EXERCISE INSTRUCTIONS
a) Translate this sentence from the OS/2 comment thread into Spanish: "The full price is so high because of the way IBM licenses the technology to Serenity."
b) Reproduce word for word the stretch of the OS/2 comment thread from "I was 21 in" through "in specific though.".
c) In the OS/2 comment thread, at what age did Thom_Holwerda graduate from high school?

##### PASSAGE GIVEN #####

Corporates, vertical markets, anywhere where a core application is running under OS/2 and the cost/risk factors make change prohibitive.

Also, for anyone with an existing eCS license the upgrade is likely to be around the $70 mark, if the previous upgrades are anything to go by.

The full price is so high because of the way IBM licenses the technology to Serenity.

Reply Score: 1

RE[2]: ...
by kaiwai on Fri 29th Jun 2007 17:55 UTC in reply to "RE: ..."
kaiwai Member since:
2005-07-06

The full price is so high because of the way IBM licenses the technology to Serenity.


That, and Serenity works on the basis of small amounts of sales; I'm sure if a company approached them to purchase 10,000 licences the price will be substantially less than the ticket price listed in the article.

Reply Score: 2

Very Funny... do the math...
by MacGod on Fri 29th Jun 2007 14:11 UTC
MacGod
Member since:
2006-03-24

If I read this correctly, he states that he graduatec from H.S. 4 years ago... that would make him 21-22 today.

He states that his first experiences was with WARP 4... that would put him close to 11-14 years old. Yeah I can see failure from a 14 year old installing WARP 4.

:-)

I was 21 in 93 playing with WARP 2.1

Bill

Reply Score: 1

RE: Very Funny... do the math...
by MYOB on Fri 29th Jun 2007 14:57 UTC in reply to "Very Funny... do the math..."
MYOB Member since:
2005-06-29

...I installed, and used Warp 3 when I was younger than that. Its also entirely possible that he attempted to install it many years later than when it came out.

Also, some people leave high school at 18/19 in Europe, I don't know about Holland in specific though.

Reply Score: 1

Thom_Holwerda Member since:
2005-06-29

I'm 22.5 years old, and graduated highschool at age 18 ;) . I indeed tried Warp 4 later, I don't know, say two or three years ago.

Reply Score: 1

rcsteiner Member since:
2005-07-12

Yeah, installing vanilla Warp 4 on newer hardware can be a nightmare. Dani's IDE drivers solve a lot of basic issues, but then you probably need Snap, network drivers from some company's web site, sound drivers, etc.

FWIW, I was 29 when I tried OS/2 2.0 for the first time 15 years ago. :-)

Reply Score: 2

jbrader Member since:
2005-11-12

Huh, I really thought you were some grand old man of computing but you're younger than me. My whole universe is different now.

Reply Score: 2

bryanv Member since:
2005-08-26

Gotta love the internet, right?

I'm f/13/single.

Oh wait, no I'm not.

Reply Score: 1

RE: Very Funny... do the math...
by madcrow on Fri 29th Jun 2007 15:27 UTC in reply to "Very Funny... do the math..."
madcrow Member since:
2006-03-13

Bah. I was installing OS/2 by like 10...

Reply Score: 2

RE: Very Funny... do the math...
by Simba on Fri 29th Jun 2007 16:23 UTC in reply to "Very Funny... do the math..."

##### SUPPLIED MATERIAL #####

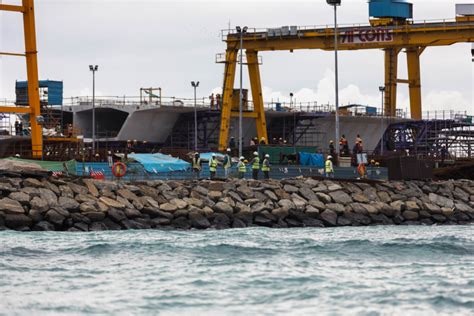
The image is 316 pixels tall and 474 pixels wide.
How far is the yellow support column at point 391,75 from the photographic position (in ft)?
323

#####

SOLUTION SET
a) El precio completo es tan alto debido a la forma en que IBM otorga a Serenity la licencia de la tecnología.

b)
I was 21 in 93 playing with WARP 2.1

Bill

Reply Score: 1

RE: Very Funny... do the math...
by MYOB on Fri 29th Jun 2007 14:57 UTC in reply to "Very Funny... do the math..."
MYOB Member since:
2005-06-29

...I installed, and used Warp 3 when I was younger than that. Its also entirely possible that he attempted to install it many years later than when it came out.

Also, some people leave high school at 18/19 in Europe, I don't know about Holland in specific though.

c) At age 18.